**The task**
Exactly the lines from the one containing "How far is [241,339]" through the final line of the listing are to be retyped, and nothing more.

**Entries shown**
>>>>

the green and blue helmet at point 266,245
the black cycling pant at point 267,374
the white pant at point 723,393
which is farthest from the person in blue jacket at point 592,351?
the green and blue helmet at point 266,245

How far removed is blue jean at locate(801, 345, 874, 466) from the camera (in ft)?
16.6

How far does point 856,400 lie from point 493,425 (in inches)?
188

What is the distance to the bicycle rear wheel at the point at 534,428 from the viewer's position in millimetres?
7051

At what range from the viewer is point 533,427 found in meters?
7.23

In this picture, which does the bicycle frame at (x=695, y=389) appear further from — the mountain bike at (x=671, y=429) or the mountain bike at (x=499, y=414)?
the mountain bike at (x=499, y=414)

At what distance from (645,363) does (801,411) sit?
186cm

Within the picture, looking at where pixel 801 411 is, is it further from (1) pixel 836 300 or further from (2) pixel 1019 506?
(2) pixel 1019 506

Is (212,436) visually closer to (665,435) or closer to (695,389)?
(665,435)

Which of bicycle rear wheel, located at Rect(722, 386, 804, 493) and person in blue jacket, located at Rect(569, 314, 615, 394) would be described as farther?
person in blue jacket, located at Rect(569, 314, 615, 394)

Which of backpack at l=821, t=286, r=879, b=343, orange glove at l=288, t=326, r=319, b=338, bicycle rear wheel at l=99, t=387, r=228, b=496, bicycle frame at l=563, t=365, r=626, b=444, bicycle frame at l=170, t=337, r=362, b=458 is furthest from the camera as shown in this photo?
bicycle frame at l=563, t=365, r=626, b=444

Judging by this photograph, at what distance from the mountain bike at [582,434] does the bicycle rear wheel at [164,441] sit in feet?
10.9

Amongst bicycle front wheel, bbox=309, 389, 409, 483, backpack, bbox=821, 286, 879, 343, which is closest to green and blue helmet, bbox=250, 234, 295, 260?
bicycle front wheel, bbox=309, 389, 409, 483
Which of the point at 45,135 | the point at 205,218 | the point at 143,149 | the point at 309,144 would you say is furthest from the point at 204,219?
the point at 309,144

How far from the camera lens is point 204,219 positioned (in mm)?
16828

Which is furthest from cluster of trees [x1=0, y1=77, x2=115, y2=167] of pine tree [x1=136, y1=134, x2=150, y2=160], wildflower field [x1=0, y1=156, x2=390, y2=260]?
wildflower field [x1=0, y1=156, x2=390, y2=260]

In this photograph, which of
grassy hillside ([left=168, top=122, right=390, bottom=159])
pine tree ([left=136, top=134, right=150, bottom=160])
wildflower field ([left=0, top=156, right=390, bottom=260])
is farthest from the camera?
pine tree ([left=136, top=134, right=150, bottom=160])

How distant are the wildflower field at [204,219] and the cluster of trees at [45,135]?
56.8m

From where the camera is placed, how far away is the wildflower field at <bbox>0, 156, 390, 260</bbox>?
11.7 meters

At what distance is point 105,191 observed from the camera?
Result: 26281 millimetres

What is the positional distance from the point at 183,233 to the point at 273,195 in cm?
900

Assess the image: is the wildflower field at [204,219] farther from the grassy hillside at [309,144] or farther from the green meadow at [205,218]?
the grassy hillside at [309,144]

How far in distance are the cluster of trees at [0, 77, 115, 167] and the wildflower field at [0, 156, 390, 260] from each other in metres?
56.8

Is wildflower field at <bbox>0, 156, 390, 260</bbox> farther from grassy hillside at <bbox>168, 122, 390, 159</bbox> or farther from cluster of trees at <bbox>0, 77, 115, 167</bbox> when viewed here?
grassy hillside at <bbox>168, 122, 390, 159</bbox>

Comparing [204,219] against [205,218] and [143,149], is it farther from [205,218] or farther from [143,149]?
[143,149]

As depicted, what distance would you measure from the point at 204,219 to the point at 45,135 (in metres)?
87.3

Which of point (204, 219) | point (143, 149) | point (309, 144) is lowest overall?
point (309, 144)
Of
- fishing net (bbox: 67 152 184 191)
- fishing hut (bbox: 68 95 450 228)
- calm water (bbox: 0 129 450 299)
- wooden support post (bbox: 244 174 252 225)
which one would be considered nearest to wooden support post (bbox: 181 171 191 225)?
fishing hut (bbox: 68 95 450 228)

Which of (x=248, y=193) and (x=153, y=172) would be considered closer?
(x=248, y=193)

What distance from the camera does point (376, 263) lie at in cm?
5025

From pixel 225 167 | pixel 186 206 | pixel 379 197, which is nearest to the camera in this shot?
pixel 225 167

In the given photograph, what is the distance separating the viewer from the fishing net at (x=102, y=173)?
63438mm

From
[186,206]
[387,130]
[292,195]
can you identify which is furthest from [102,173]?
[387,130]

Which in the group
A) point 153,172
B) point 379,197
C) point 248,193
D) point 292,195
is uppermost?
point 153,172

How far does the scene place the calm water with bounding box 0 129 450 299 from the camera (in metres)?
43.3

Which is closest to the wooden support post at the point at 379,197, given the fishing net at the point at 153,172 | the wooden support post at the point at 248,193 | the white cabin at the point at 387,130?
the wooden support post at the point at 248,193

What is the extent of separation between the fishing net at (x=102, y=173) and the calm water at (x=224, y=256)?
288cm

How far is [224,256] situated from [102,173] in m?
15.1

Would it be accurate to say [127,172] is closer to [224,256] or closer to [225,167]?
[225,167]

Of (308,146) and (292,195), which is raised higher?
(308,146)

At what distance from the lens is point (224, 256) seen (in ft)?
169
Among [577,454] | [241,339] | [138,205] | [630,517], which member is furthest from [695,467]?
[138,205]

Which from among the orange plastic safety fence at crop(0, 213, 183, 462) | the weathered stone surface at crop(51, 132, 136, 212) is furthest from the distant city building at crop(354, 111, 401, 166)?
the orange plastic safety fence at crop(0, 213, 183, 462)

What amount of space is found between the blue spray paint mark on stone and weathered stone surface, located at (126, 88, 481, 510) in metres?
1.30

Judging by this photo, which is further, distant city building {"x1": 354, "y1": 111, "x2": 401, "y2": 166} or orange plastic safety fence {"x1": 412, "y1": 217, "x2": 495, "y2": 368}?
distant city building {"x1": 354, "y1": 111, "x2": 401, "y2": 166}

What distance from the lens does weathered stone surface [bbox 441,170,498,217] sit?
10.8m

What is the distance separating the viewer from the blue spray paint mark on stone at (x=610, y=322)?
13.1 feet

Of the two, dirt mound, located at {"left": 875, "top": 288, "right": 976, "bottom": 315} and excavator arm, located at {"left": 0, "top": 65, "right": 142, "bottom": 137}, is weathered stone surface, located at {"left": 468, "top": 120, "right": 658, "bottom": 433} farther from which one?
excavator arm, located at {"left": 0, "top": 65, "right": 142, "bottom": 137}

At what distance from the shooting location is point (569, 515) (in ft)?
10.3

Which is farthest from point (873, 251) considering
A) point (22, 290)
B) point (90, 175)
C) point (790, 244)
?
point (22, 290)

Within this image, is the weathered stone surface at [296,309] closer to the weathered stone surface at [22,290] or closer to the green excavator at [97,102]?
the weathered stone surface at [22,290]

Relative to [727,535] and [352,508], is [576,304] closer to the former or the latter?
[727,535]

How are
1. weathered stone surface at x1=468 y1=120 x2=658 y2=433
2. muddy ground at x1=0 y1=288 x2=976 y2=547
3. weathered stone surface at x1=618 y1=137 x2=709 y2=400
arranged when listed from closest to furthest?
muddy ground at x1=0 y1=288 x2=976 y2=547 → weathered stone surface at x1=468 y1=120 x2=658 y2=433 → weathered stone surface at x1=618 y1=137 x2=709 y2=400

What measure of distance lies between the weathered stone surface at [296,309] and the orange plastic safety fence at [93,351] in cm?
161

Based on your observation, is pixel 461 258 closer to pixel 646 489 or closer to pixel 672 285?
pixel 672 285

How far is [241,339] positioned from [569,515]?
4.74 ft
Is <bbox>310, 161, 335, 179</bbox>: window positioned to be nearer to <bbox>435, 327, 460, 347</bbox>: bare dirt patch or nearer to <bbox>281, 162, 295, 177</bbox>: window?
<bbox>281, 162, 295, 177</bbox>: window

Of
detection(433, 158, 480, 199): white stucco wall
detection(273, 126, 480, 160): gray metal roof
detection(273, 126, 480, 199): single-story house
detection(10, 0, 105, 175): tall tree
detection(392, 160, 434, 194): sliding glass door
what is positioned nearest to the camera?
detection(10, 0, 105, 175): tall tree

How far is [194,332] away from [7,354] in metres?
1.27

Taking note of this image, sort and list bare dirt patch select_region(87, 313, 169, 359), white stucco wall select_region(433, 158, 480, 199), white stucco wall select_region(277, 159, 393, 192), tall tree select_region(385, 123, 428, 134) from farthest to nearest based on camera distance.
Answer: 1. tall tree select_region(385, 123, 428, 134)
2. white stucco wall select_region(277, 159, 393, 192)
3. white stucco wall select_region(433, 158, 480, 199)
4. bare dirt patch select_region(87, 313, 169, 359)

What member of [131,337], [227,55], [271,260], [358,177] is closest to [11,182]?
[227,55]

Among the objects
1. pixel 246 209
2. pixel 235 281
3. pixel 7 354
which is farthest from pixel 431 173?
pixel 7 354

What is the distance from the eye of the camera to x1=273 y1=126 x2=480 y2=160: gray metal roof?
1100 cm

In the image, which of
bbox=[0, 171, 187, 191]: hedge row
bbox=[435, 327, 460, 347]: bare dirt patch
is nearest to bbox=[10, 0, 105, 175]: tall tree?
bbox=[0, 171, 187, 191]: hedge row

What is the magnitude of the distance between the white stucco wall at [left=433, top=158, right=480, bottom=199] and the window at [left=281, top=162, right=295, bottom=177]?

<<<<

**Full answer**
How far is [241,339] positioned from [569,515]?
4.74 ft
Is <bbox>310, 161, 335, 179</bbox>: window positioned to be nearer to <bbox>435, 327, 460, 347</bbox>: bare dirt patch or nearer to <bbox>281, 162, 295, 177</bbox>: window?
<bbox>281, 162, 295, 177</bbox>: window

Of
detection(433, 158, 480, 199): white stucco wall
detection(273, 126, 480, 160): gray metal roof
detection(273, 126, 480, 199): single-story house
detection(10, 0, 105, 175): tall tree
detection(392, 160, 434, 194): sliding glass door
what is positioned nearest to the camera?
detection(10, 0, 105, 175): tall tree

How far is [194,332] away from [7,354] in metres?
1.27

Taking note of this image, sort and list bare dirt patch select_region(87, 313, 169, 359), white stucco wall select_region(433, 158, 480, 199), white stucco wall select_region(277, 159, 393, 192), tall tree select_region(385, 123, 428, 134) from farthest to nearest based on camera distance.
Answer: 1. tall tree select_region(385, 123, 428, 134)
2. white stucco wall select_region(277, 159, 393, 192)
3. white stucco wall select_region(433, 158, 480, 199)
4. bare dirt patch select_region(87, 313, 169, 359)

What member of [131,337], [227,55], [271,260], [358,177] is closest to [11,182]?
[227,55]

Among the objects
1. pixel 246 209
2. pixel 235 281
3. pixel 7 354
which is farthest from pixel 431 173?
pixel 7 354

What is the distance from the eye of the camera to x1=273 y1=126 x2=480 y2=160: gray metal roof?
1100 cm

In the image, which of
bbox=[0, 171, 187, 191]: hedge row
bbox=[435, 327, 460, 347]: bare dirt patch
is nearest to bbox=[10, 0, 105, 175]: tall tree?
bbox=[0, 171, 187, 191]: hedge row

What is the magnitude of the distance between the white stucco wall at [left=433, top=158, right=480, bottom=199] and the window at [left=281, top=162, right=295, bottom=177]?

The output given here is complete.